**Given text**
Why is the Earth Hot?

Not on the surface, I mean, but underneath? As you dig down into the Earth’s crust you will find yourself getting warmer, at a rate of about 0.025°C per metre of depth (25°C per kilometre). But why?

There are two sources of internal heat that make up the Earth’s internal heat budget: radiogenic heat and primordial heat. This heat flows to the surface at a rate of around 47 terawatts or 92 milliwatts per square metre of surface. This flow is uneven, with more heat flowing at mid-ocean ridges where two tectonic plates move away from each other, and more heat flowing through oceanic crust (which underlies the oceans) than through continental crust (which underlies continental land). The exact contribution of radiogenic v primordial heat to the total is unknown, but is thought to be approximately 50:50.[1]

earth-heat-flow

Radiogenic heat is the heat that comes from the decay of radioactive isotopes in the Earth’s crust and mantle; most of it comes from the decay of four isotopes: potassium-40, thorium-232, and uranium-235 and -238.

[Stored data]

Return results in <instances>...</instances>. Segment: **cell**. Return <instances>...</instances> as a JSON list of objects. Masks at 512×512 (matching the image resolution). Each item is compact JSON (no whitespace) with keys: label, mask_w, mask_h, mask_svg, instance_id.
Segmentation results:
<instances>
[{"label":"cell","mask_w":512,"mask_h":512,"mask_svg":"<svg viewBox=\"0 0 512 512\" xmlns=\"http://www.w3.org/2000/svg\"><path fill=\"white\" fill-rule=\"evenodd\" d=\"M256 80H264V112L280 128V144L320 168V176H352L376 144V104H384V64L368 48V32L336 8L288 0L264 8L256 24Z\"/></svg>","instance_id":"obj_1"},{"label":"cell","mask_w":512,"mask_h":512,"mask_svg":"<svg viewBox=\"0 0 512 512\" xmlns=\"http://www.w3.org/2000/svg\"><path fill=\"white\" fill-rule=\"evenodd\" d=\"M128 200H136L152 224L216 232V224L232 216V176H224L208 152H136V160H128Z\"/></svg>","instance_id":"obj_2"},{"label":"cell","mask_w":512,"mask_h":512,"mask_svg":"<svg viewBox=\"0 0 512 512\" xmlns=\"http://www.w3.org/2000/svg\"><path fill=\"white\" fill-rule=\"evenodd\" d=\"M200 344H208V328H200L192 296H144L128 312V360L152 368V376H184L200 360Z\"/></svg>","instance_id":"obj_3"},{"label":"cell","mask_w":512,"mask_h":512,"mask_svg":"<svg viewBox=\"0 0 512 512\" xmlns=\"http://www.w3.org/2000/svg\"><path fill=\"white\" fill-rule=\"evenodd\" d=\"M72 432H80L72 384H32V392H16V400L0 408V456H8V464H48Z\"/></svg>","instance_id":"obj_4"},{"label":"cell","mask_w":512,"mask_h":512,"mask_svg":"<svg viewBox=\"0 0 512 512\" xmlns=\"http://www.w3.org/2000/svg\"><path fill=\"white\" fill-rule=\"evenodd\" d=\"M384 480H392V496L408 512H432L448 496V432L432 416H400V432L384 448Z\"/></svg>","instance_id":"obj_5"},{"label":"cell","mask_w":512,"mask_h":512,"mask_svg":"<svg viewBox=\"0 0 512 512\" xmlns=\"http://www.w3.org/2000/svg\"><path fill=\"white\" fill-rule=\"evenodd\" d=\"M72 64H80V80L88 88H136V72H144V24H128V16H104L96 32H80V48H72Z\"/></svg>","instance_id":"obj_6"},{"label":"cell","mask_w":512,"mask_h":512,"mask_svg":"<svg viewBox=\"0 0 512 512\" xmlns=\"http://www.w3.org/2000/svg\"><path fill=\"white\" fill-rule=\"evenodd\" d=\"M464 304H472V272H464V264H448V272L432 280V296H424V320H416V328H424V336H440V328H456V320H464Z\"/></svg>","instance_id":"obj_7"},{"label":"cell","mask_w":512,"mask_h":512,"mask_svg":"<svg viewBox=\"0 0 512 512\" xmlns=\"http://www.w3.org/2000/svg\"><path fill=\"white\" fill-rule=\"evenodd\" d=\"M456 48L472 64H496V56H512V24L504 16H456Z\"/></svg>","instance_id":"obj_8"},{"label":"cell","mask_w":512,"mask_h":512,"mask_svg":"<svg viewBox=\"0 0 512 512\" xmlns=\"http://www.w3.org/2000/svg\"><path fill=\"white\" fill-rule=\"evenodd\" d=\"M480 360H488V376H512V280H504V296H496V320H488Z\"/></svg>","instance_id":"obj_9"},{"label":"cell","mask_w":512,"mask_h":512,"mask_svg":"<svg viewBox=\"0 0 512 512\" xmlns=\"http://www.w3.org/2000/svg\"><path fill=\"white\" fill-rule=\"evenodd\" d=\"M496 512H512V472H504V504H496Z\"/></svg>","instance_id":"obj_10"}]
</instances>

**Apply what you read**
(a) List the isotopes that the passage on the Earth's internal heat names as the source of most radiogenic heat.
(b) According to the passage on the Earth's internal heat, at what rate does it get warmer as you dig down into the Earth's crust?
(c) Resume the passage on the Earth's internal heat from the point where it stops.

**Answer section**
(a) potassium-40, thorium-232, uranium-235, uranium-238

(b) About 0.025°C per meter of depth, or 25°C per kilometer.

(c)
heat-production-by-isotope

Concentration is on the x-axis, with the more common isotopes further to the right, and the y-axis measures the amount of heat produced by each isotope, with “hotter” isotopes towards the top. The area of the bubble is proportional to the amount of heat that isotope contributes per kilogram of mantle, with thorium-232 contributing the most at 3.3 picowatts per kilogram.

Primordial heat is the heat left over from the formation of the Earth. As gas and dust left over from the formation of the Sun coalesced, they lost gravitational potential energy and gained kinetic/thermal energy. The huge amount of initial heat means that Earth is still cooling even now, 4.5 billion years later.

[1] Gando A, Gando Y, Ichimura K, Ikeda H, Inoue K, Kibe Y et al. Partial radiogenic heat model for Earth revealed by geoneutrino measurements. Nature Geoscience. 2011;4(9):647-651.

6 thoughts on “Why is the Earth Hot?

  1. Hey Mr. Reid you have to update your article mentioning the longest sniper shot. “Firearm Types” published Aug. 9 2014.

  2. Didn’t Lord Kelvin do some calculations in the late 19th Century which purported to show that the Earth, given its rate of cooling and current temperature, could only be a few million years old, thus supposedly refuting the Theory of Evolution?

  3. Are plate tectonics and subduction zones generators of heat because of friction?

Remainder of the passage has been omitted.